WORK REQUEST A: List every figure written in digits in the piece defending spaghetti code below.
WORK REQUEST B: Carry on the essay defending spaghetti code below, picking up after its final sentence.

SUPPLIED PASSAGE:
»»

In defense of spaghetti code. *ducks*
-
While I have written, or tried to write, well-structured code for over 45 years, there was a time when I had no choice. I was dealing with making changes to the mainframe operating system, a beast in which the non-resident portions were in pages of 384 memory words in length. This was in the days when a 64K machine was considered fairly large. Not only was it spaghetti code, one of the standard tricks was to overwrite the memory used by the housekeeping and initialization code in order to use it as storage. After all, if that code was only ever executed once, then after it ran it was simply occupying space for no good reason. This, of course, was all done in assembler, and predated the use of read-only memory, so writing self-modifying code was not only de rigueur, it was a talent you had to learn and be good at. Little of that code ever got well commented, but that was the way we rocked.
We called that overlay programming. You planned your design to allow for the orderly reuse of memory. One could have a program that used 5x the memory you had available. It wasn't like virtual memory where the hardware made all of that transparent, but it accomplished the same basic job except you were in control of when and what overlays were called into memory. The main or parent program was always in memory.

««

GIVEN DATA:

»»

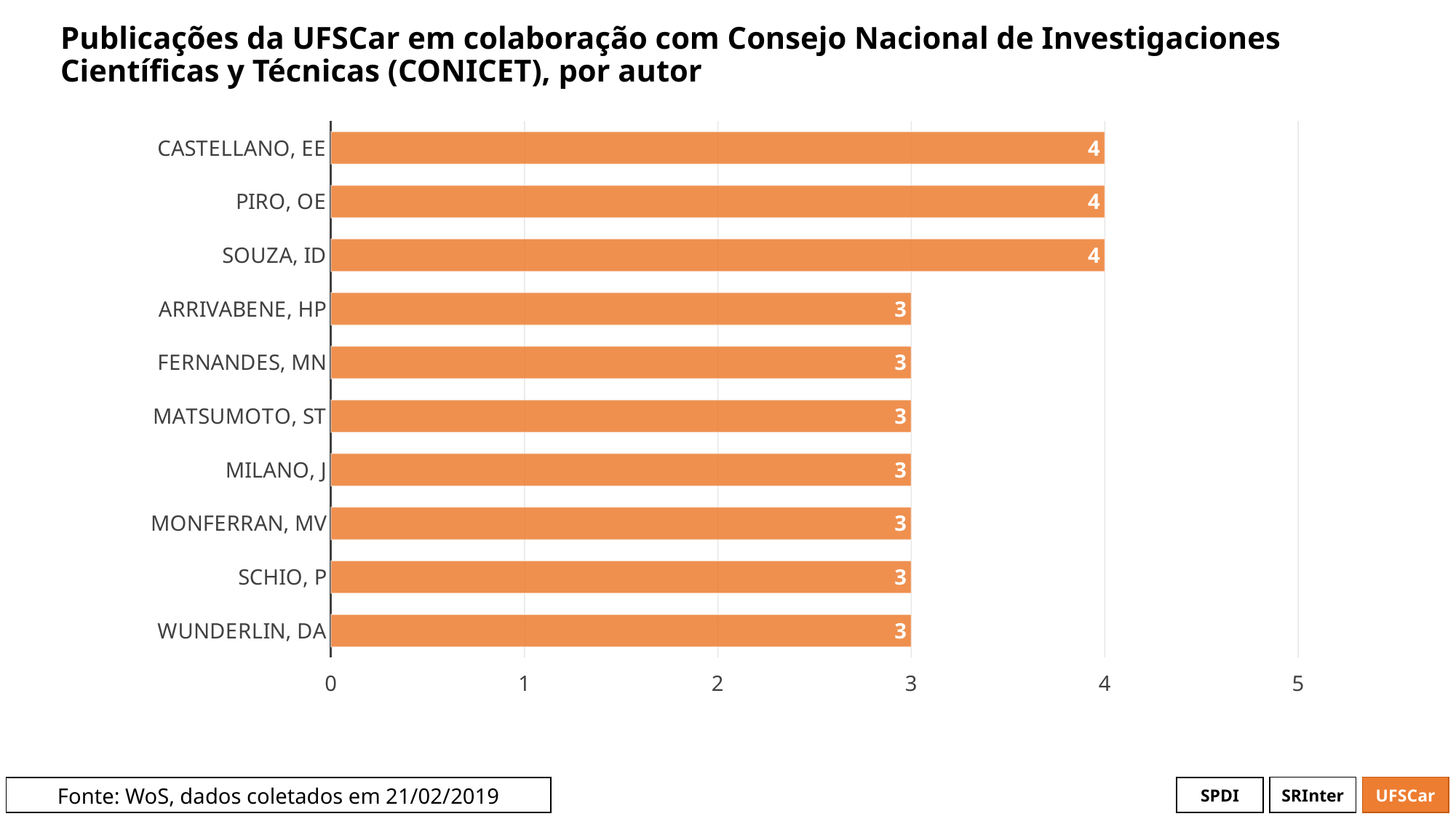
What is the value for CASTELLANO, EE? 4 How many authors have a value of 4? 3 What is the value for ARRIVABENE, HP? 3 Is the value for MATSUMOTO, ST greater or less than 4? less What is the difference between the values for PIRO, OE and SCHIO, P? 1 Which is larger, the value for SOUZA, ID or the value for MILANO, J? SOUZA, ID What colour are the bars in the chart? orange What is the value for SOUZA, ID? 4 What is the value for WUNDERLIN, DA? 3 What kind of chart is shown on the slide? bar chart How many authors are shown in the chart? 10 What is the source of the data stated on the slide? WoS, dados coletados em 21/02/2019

««

EXERCISE ANSWER A: 45 (years), 384 (memory words), 64K, 5x

EXERCISE ANSWER B:
"A little time, a little trouble, your better day" Badfinger
-
I ran into an issue recently on a professional embedded project, and that was this: In translating the flow diagrams to code, there were so many conditions around state changes and such that my options were to either abstract the flow with some sort of generalized framework, or cook some spaghetti code. I chose the latter. Why? Simple. The actual effort if anything would be about equal, or favor the spaghetti approach. More importantly, progress remains visible with the spaghetti approach rather than the abstract flow framework which requires a lot of up front design and work without progress visible to the client. Finally, this is embedded code, where a rewrite is maybe a grand or two $USD, on the outside, assuming not a lot of reuse. It would cost at least half that to develop a simple framework, which might make things more maintainable, but questionable in terms of how effortlessly one can make changes (whereas maintainability is more about stepping away for a month and being able to pick it up again, mostly - or someone else picking up your code). It's all a matter of robbing peter to pay paul. The bottom line here is that while we may chase perfect code, and "best practices" that's not always the most effective technique for keeping the lights on. Flame away.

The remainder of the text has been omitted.